DIRECTIONS: Print out the data below in full and exactly, skipping the pictures.

EXERCISE DATA:
'''

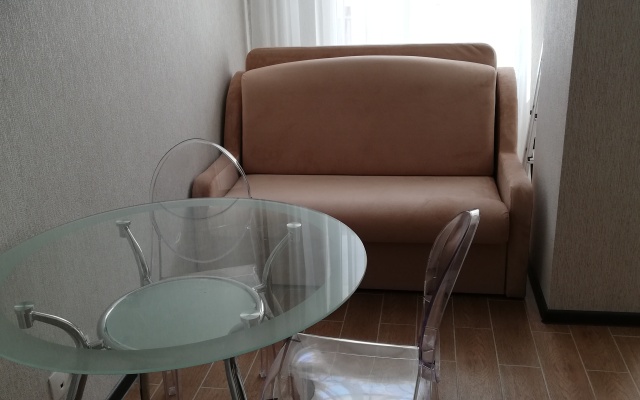 Volzhskaya 30 Apartments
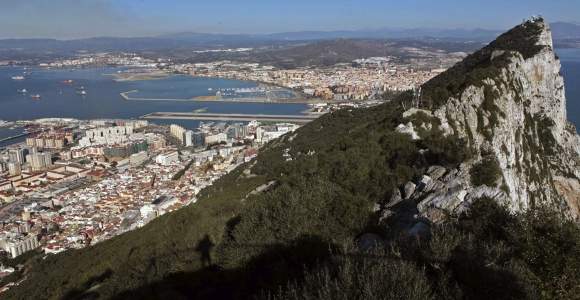 La UEFA, "obligada" a aceptar a Gibraltar como miembro pero descarta la opción de Cataluña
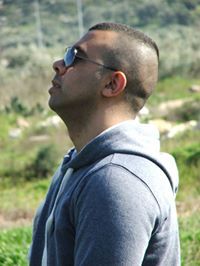 Loay Mohammed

'''

REPLY TO THE TASK:
 Volzhskaya 30 Apartments
 La UEFA, "obligada" a aceptar a Gibraltar como miembro pero descarta la opción de Cataluña
 Loay Mohammed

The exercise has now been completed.